Dans la présentation qu’en fait l’État chinois, l’initiative BRI consiste à promouvoir la construction ou l’acquisition d’infrastructures permettant de garantir l’écoulement vers l’Europe des marchandises produites en Chine et de sécuriser les approvisionnements en matières premières provenant notamment d’Afrique. Il y a deux voies principales, celle des routes maritimes passant dans l’océan Indien et joignant la Méditerranée par le canal de Suez, et les routes terrestres, en train ou en camion, passant par la Russie à destination de l’Europe. Il s’agit donc pour l’heure d’investissements en voies ferrées, en ports, en routes. Selon le gouverneur de la Banque centrale de Chine, les acteurs chinois chargés de financer la BRI auraient déjà engagé, depuis 2014, 440 milliards de dollars de prêts pour ces projets. Les autorités chinoises laissent entendre que le total des investissements jugés nécessaires en Asie d’ici 2049, date symbolique à laquelle la Chine est censée devenir la première puissance mondiale, serait de 4 000 à 26 000 milliards de dollars. Les 3 000 projets chinois de la BRI en couvriraient une bonne partie, entre 900 et 4 000 milliards de dollars.
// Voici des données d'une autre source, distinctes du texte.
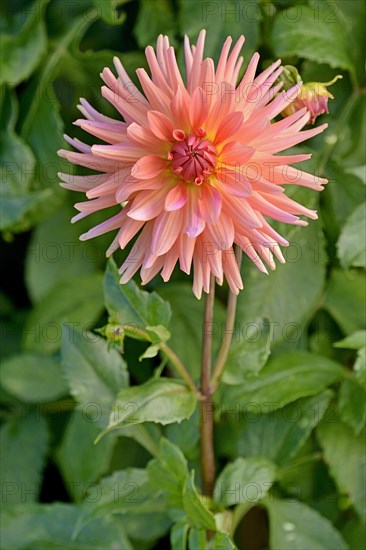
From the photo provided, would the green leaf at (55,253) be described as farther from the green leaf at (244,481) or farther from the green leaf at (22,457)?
the green leaf at (244,481)

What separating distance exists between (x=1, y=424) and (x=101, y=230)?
1.93 feet

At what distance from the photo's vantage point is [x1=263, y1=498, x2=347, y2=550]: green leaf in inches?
36.5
Au-delà de la thématique, très politique, des « routes de la soie », les projets sont en fait de nature diverse et très opportunistes. Il peut simplement s’agir de vendre des marchandises ou des services, comme les technologies de surveillance de masse dont sont clients 63 pays, dont l’Italie. Ce qui retient l’attention en Europe occidentale, c’est la volonté des entreprises chinoises d’acheter ou de prendre des parts dans les ports ou les aéroports occidentaux, considérés comme stratégiques pour l’écoulement des marchandises. Côté ports, outre celui du Pirée en Grèce, le journal Les Échos[2] a raconté comment un groupe chinois avait pris le contrôle à divers degrés des terminaux à conteneurs des ports de Rotterdam, Zeebrugge et Anvers, et qu’un autre avait pris pied dans treize terminaux à conteneurs européens, dont Anvers, Dunkerque, Le Havre, Marseille… Mais les plus grandes sommes d’argent sont consacrées à la construction d’infrastructures. Les montages sont les suivants : la Chine prête à des États comme le Pakistan, le Sri Lanka, la Malaisie, le Venezuela, le Kenya… de quoi financer de grands travaux. En retour, les contrats sont souvent passés a 100 % à des entreprises chinoises, avec de la main-d’œuvre chinoise.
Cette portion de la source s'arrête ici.